> [阅读短文]:
■ ■ ■ ■ ■

05

姥爷的旧报纸 2025年09月25日

作者:胡晓峰

1999年10月1日《安徽日报》,头版鲜红的“庆祝中华人民共和国成立五十周年”这几个大字,赫然透过书柜玻璃门直逼我的眼。这是姥爷留下的一沓旧报纸最上面的一张。

这一沓旧报纸,有些年头了,上面的1999年的,都算是新的了,最下面的还有1989年的《中国教育报》。这些报纸的边儿都黄了,也脆了,可还是整整齐齐的,按照年、月、日码得规规矩矩,用细细的麻绳轻轻地捆着,绳结打得方方正正的。手指头在最上面那堆报纸上轻轻抚摸过去,1995年的国庆,油墨味儿好像顺着时间冒了出来。

1995年,是我刚上小学一年级,那时候的我可调皮了,记得那年国庆回姥爷家。我老爱趁他出去干活儿的时候偷偷溜进书房,他的书房不大,一张木床,一把椅子,最显眼的就是靠窗的书桌。桌面亮得能照见人,就像被日子磨了好多回。书桌左边放着几本他的教学用书,而右边就是那些报纸,姥爷按照日子把报纸堆得整整齐齐的,边角都用手捋得服服帖帖,像列队的士兵。那时候的姥爷虽然已退休,可依然保持着一名教育工作者的习惯,那就是整洁!

我踮着脚去够他的报纸,手指头刚碰到报纸,就听见他在身后温和地说:“又来翻什么?我这儿又没藏糖。”他一向不爱生气,只会把我拉到书桌前,从报纸堆里抽出一张,在报纸页边空白的地方写一个老大的“国”字,那字写得可有力气了,横平竖直的,就跟他做人一样正。

“你今年已经上小学了,得要学会写字。”他站在我身后,热乎乎的大手把我的小手包住,笔尖在报纸上慢慢地划动,油墨味儿加上他身上淡淡的墨香,成了我小时候最觉着安心的味道。“你看,这一竖要直,这一横要平,” 他的声音在耳边响起,“我们做人,就要像写中国字一样,得堂堂正正的,一竖一横一撇一捺都不能含糊。”

那时不懂这句话的分量,只觉得被他握着的手很暖,报纸上的字迹洇开一点墨,像朵小小的云。他教我写 “天”,写 “地”,写“人”,写“家”,每个字都要在报纸上练上好几遍,直到他点头说“有点样子了”。那些旧报纸,就这样记下了我歪歪扭扭的笔画,也记下了他掌心的温度。

■ ■ ■ ■ ■

> [所给数据]:
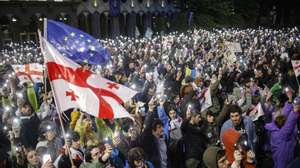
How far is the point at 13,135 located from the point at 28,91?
287 centimetres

■ ■ ■ ■ ■

> [练习题目]:
请判断下列三个说法是否符合阅读短文,每项答"是"或"否",并照录短文中起决定作用的原句:
1. 那沓旧报纸最下面有1989年的《中国教育报》。
2. 姥爷书桌的右边放着他的教学用书。
3. 姥爷在报纸页边空白处写了一个大大的"家"字。

> [作答结果]:
1. 是。「最下面的还有1989年的《中国教育报》」
2. 否。「书桌左边放着几本他的教学用书,而右边就是那些报纸」
3. 否。「在报纸页边空白的地方写一个老大的"国"字」